··· PAGE EXCERPT

The fracture height may determine how many pay zones are stimulated by one fracture,
and how many fractures are grouped into one stage. The design objective is to have
all pay zones stimulated by a number of hydraulic fractures, and to have no or minimal
overlapping of fracture heights. Each fracture height can be estimated from a fracture
height model and minimum horizontal
in-situ stress distribution versus depth. It is desirable to automatically design such staged
treatments using a computer program that takes into account
in-situ stress and fracture height.
Figures
[0003]
Figure 1 (Prior Art) is a sectional view of a vertical fracture in a layered formation.
Figure 2 is a representative view of stage determination using stress and algorithm
refinements.
Figure 3 is a representative view of stress difference in a payzone : (a) one fracture
needed; (b) two fractures needed.
Figure 4 is a representative view of three overlapping heights with the middle height
having the smallest stress.
Figure 5 is an example screen shot of the fracture height and fracture unit determination
and the resulting stage design.

······

● **SET TASKS**
a. Output the passage of the hydraulic fracture staging excerpt between "Figure 2 is" and "two fractures needed.", inclusive.
b. According to the hydraulic fracture staging excerpt, why does fracture height matter when planning staged treatments? Answer in one to three sentences.
c. Resume the excerpt on hydraulic fracture stage design, starting right after its final sentence.
The records were taken from a separate source.

··· DATA LINES

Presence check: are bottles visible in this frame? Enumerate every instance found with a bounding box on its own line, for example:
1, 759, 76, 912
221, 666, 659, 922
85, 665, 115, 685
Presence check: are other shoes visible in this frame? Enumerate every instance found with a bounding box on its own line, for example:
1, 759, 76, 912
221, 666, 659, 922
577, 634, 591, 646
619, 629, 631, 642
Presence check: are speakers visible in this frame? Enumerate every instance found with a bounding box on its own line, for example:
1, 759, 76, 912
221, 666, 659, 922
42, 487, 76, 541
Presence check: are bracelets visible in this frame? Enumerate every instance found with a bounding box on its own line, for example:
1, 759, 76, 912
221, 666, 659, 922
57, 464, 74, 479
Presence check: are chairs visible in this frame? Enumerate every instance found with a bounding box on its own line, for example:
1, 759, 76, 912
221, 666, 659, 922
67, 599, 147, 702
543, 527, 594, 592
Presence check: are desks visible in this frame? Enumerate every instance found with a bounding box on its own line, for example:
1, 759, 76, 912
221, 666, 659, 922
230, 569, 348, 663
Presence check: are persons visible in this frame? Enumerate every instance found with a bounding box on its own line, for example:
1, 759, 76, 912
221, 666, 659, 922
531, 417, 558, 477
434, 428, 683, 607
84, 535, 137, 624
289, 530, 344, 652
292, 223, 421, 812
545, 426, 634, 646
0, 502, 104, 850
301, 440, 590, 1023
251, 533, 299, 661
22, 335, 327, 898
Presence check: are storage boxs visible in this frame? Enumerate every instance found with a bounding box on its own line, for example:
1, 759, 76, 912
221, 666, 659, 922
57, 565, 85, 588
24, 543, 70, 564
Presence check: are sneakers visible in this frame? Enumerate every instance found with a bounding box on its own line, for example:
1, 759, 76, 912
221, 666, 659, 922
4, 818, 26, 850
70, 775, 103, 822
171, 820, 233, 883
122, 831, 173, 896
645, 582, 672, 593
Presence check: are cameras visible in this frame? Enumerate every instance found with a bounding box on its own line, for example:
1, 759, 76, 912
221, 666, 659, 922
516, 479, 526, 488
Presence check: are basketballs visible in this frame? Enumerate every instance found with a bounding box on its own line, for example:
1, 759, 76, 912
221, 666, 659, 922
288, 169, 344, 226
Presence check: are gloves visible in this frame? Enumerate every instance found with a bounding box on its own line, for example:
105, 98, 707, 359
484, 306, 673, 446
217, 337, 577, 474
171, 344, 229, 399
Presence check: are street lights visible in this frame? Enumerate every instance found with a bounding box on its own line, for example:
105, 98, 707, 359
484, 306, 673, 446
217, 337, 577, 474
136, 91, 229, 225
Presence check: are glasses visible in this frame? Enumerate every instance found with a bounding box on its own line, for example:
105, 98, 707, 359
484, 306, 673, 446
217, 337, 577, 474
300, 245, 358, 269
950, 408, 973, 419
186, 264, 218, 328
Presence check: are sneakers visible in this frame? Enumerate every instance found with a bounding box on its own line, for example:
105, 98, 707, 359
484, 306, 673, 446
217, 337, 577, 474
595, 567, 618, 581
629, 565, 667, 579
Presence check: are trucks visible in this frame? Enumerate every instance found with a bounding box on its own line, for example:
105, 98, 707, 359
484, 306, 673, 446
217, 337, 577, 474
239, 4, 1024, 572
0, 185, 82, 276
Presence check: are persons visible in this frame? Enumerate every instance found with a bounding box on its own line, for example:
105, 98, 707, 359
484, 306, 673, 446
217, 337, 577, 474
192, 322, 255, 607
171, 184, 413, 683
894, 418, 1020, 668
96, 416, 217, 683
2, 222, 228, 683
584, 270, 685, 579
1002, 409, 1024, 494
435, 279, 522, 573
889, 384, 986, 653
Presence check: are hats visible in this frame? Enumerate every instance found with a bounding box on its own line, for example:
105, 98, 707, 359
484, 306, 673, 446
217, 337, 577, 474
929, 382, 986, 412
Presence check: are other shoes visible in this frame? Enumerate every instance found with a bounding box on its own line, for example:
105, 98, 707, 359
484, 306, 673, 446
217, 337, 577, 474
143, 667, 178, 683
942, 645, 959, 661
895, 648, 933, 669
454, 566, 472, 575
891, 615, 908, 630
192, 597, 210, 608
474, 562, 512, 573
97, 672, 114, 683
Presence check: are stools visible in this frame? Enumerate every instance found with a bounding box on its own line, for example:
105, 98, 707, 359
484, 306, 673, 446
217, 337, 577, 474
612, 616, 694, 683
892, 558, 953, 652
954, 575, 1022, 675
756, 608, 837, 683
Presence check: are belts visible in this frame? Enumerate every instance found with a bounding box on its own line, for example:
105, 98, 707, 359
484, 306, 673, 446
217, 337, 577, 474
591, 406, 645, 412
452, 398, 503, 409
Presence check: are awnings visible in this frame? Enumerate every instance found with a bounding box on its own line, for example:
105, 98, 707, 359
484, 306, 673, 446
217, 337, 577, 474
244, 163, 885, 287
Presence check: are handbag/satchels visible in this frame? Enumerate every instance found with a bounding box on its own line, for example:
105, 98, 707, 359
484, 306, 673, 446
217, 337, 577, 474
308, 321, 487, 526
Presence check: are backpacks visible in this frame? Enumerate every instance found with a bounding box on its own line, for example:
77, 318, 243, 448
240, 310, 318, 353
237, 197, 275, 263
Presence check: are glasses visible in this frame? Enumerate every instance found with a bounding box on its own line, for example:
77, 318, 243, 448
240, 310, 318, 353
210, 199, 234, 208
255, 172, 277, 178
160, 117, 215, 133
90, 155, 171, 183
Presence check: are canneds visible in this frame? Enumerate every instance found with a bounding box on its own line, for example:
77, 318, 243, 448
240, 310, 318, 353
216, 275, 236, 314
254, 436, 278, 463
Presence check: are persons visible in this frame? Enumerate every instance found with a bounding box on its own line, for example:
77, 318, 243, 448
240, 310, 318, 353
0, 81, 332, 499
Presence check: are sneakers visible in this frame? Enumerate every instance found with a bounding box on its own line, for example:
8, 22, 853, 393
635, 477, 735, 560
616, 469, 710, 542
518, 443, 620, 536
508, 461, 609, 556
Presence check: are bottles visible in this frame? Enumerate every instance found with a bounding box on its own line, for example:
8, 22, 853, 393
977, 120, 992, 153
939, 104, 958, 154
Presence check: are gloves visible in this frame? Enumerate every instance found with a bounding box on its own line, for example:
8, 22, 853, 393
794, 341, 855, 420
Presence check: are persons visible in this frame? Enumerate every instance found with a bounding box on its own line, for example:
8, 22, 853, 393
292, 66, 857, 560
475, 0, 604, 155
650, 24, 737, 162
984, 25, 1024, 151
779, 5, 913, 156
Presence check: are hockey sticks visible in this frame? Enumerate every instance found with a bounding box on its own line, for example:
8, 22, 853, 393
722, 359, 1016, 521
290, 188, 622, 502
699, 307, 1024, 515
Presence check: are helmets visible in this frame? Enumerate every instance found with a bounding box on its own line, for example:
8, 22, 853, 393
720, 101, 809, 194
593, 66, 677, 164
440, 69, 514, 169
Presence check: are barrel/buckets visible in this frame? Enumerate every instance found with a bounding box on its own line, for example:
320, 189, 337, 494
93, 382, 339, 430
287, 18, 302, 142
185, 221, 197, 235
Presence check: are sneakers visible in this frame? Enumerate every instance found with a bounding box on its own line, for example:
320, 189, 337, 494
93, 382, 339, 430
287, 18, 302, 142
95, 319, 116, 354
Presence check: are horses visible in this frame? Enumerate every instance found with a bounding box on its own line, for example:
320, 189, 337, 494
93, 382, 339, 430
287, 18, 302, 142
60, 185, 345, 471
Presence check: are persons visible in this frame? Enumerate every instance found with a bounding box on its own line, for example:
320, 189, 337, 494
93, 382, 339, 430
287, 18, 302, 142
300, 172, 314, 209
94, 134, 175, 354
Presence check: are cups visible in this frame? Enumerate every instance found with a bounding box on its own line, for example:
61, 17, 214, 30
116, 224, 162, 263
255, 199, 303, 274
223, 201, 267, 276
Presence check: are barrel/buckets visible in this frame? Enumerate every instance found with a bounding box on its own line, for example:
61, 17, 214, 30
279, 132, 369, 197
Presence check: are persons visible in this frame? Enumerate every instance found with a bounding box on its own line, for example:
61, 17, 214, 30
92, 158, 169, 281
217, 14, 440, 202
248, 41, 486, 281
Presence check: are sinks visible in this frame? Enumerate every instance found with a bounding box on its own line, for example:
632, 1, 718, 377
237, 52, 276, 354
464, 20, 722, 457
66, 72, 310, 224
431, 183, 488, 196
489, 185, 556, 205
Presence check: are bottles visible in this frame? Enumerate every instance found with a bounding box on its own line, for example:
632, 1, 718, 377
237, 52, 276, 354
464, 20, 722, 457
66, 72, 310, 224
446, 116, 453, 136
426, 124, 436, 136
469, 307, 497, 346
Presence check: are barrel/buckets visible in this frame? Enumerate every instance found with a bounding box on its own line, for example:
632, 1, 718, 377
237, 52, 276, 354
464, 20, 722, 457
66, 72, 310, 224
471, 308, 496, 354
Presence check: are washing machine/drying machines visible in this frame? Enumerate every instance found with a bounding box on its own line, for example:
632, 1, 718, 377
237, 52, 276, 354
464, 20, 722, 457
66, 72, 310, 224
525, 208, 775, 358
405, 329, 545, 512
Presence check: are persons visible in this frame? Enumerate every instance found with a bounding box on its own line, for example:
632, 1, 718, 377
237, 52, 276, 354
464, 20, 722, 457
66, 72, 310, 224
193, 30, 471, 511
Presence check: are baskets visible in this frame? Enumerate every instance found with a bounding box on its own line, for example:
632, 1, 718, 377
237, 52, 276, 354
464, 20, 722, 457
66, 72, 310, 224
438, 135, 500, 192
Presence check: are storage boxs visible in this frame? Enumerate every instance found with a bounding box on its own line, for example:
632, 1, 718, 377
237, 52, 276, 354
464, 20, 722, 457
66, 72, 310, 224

······

● **SOLVED PROBLEMS**
a.
Figure 2 is a representative view of stage determination using stress and algorithm
refinements.
Figure 3 is a representative view of stress difference in a payzone : (a) one fracture
needed; (b) two fractures needed.

b. Fracture height may determine how many pay zones a single fracture stimulates. It may also determine how many fractures are grouped into one stage.

c.
Figure 6 is a schematic view of mechanical properties and model output.
Summary
[0004] Embodiments of the invention relate to a method for treating a subterranean formation
comprising measuring mechanical properties of a formation comprising Young's modulus,
Poisson's ratio, and
in-situ stress; determining formation fracture height based on the mechanical properties;
estimating number and location of hydraulic fractures based on the determining; identifying
hydraulic fracturing treatment stages based on the estimating; and performing hydraulic
fracturing treatments in the stages. Embodiments of the invention also relate to a
method for treating a subterranean formation comprising measuring mechanical properties
of a formation comprising Young's modulus, Poisson's ratio, and
in-situ stress; determining a target zone based on the mechanical properties; estimating
number and location of hydraulic fractures based on the determining; identifying hydraulic
fracturing treatment stages based on the estimating; and performing hydraulic fracturing
treatments in the stages.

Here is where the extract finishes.